TEXT PROVIDED »
-=-=-=-=-

At its core, the Time Sampling Form was first devised by Gieling et al. (1995) as a structured timed observation tool. Often our impressions of how a student acts is influenced by bias. This can be positive or negative.
By defining (up to) five items to observe (nothing more, nothing less), the observer using this tool is forced to specifically focus on these topics. Whilst observer bias still exists, it’s greatly reduced due to the structure of the observation. By being extremely specific about the observable behaviours, these 20-second windows allow for a clear capture of only these behaviours.
The main goal of this app is to help improve observations of specific behaviours. It won’t replace what you do and is not meant to be used every. single. time. But it can be a useful addition to your observational toolkit.
Typical Use Case
When working with students with ADHD or similar executive functioning difficulties, certain biases can creep in around how “on task” they are, or how much they distract their peers. As soon as it happens, the impression can be “See, they’re doing it again!”
Systematically observing these interactions using the Time Sampling Form eliminates such notions since it clearly shows (in graphs) how frequently certain behaviours occurred.
Helps with IEP targets too. quantify some stuff. Pupil dialog, set targets together.
When coaching a student, such information can be invaluable since, quite often, a student will have a more negative impression of the situation than reality shows. The Time Sampling Form is therefore a powerful tool for such dialog.
How does the software work?
Once you’ve set up all five observable behaviours (or left them as they were), set the time you will take for your observation. Around 15 to 20 minutes is recommended for a first observation. This allows you to ease into a rhythm with the tool and build up a routine. Follow-up observations can then be scheduled to be shorter.
Once you click “Start” on the main screen, the observation will commence. Each time, you have 20 second windows in which you can select an appropriate behaviour. Depending on the interaction and what is going on, try to have a measured approach. If, in those twenty seconds, you see the student predominantly “on task” but distracted for a few seconds, score “on task”. Only when the majority of the time is spent on an activity should it be scored.

-=-=-=-=-

PROVIDED MATERIAL »
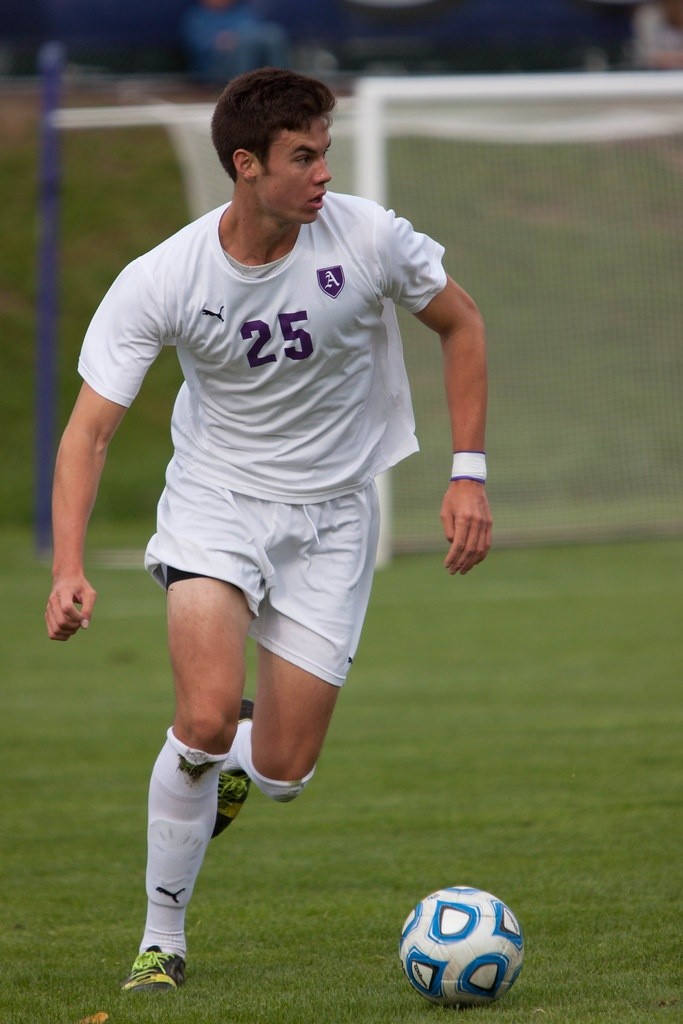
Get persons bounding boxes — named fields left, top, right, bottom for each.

-=-=-=-=-

STATED PROBLEM » Please reproduce the Time Sampling Form text above in full, word for word.

EXERCISE OUTPUT »
At its core, the Time Sampling Form was first devised by Gieling et al. (1995) as a structured timed observation tool. Often our impressions of how a student acts is influenced by bias. This can be positive or negative.
By defining (up to) five items to observe (nothing more, nothing less), the observer using this tool is forced to specifically focus on these topics. Whilst observer bias still exists, it’s greatly reduced due to the structure of the observation. By being extremely specific about the observable behaviours, these 20-second windows allow for a clear capture of only these behaviours.
The main goal of this app is to help improve observations of specific behaviours. It won’t replace what you do and is not meant to be used every. single. time. But it can be a useful addition to your observational toolkit.
Typical Use Case
When working with students with ADHD or similar executive functioning difficulties, certain biases can creep in around how “on task” they are, or how much they distract their peers. As soon as it happens, the impression can be “See, they’re doing it again!”
Systematically observing these interactions using the Time Sampling Form eliminates such notions since it clearly shows (in graphs) how frequently certain behaviours occurred.
Helps with IEP targets too. quantify some stuff. Pupil dialog, set targets together.
When coaching a student, such information can be invaluable since, quite often, a student will have a more negative impression of the situation than reality shows. The Time Sampling Form is therefore a powerful tool for such dialog.
How does the software work?
Once you’ve set up all five observable behaviours (or left them as they were), set the time you will take for your observation. Around 15 to 20 minutes is recommended for a first observation. This allows you to ease into a rhythm with the tool and build up a routine. Follow-up observations can then be scheduled to be shorter.
Once you click “Start” on the main screen, the observation will commence. Each time, you have 20 second windows in which you can select an appropriate behaviour. Depending on the interaction and what is going on, try to have a measured approach. If, in those twenty seconds, you see the student predominantly “on task” but distracted for a few seconds, score “on task”. Only when the majority of the time is spent on an activity should it be scored.